**Artigo**
╔══

Este conteúdo foi publicado originalmente no Opeu (Observatório Político dos Estados Unidos)
por Solange Reis, doutora em Ciência Política pela Unicamp e pesquisadora do Instituto Nacional de Ciência e Tecnologia para Estudos sobre os Estados Unidos (INCT-Ineu)
A convite do presidente Joe Biden, o Diálogo de Segurança Quadrilateral (Quad) realizou sua primeira conferência com a presença de chefes de Estado para discutir “O Espírito do Quad“. O grupo já fez várias reuniões de nível ministerial, mas nunca entre os presidentes e primeiros-ministros dos países integrantes. Desta vez, além de Biden, integraram o encontro os primeiros-ministros de Austrália, Índia e Japão, respectivamente, Scott Morrison, Narendra Modi e Yoshihide Suga.
Ao ser turbinado com a presença das mais altas lideranças nacionais, o encontro do último dia 12 de março indica que a região Indo-Pacífico terá prioridade no atual governo americano. Outra perspectiva é a de que o informal Quad venha a ser institucionalizado no futuro próximo. Seguiria o caminho do Diálogo Estratégico Trilateral (TSD, na sigla em inglês), que reúne Estados Unidos, Austrália e Japão. Estabelecido informalmente no início dos anos 2000, o TSD é hoje uma instituição com diferentes níveis ministeriais.

╚══

**Enunciado a**
Diga se cada afirmação concorda com o artigo: (i) a conferência do Quad foi feita a convite de Joe Biden; (ii) presidentes e primeiros-ministros dos países do Quad já tinham se reunido antes; (iii) a Índia faz parte do TSD. Responda sim ou não para cada uma e cite as palavras do artigo que decidem.

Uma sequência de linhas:
╔══

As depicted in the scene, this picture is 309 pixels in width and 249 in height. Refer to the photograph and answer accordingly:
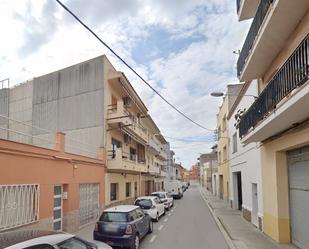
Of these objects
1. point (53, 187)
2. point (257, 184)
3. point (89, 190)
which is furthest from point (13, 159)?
point (257, 184)

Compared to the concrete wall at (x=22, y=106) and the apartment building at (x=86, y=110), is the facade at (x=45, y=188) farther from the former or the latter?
the concrete wall at (x=22, y=106)

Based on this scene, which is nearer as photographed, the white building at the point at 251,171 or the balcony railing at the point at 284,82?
the balcony railing at the point at 284,82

╚══

**Enunciado b**
Reescreva como uma lista JSON de strings as linhas de dados que vão da linha com "Compared to the" até o fim das linhas de dados, com as duas pontas incluídas. Use uma string por linha e deixe de fora as linhas em branco.

**Resolução a**
(i) Sim: "A convite do presidente Joe Biden, o Diálogo de Segurança Quadrilateral (Quad) realizou sua primeira conferência com a presença de chefes de Estado"
(ii) Não: "mas nunca entre os presidentes e primeiros-ministros dos países integrantes"
(iii) Não: "que reúne Estados Unidos, Austrália e Japão"

**Resolução b**
[
  "Compared to the concrete wall at (x=22, y=106) and the apartment building at (x=86, y=110), is the facade at (x=45, y=188) farther from the former or the latter?",
  "the concrete wall at (x=22, y=106)",
  "Based on this scene, which is nearer as photographed, the white building at the point at 251,171 or the balcony railing at the point at 284,82?",
  "the balcony railing at the point at 284,82"
]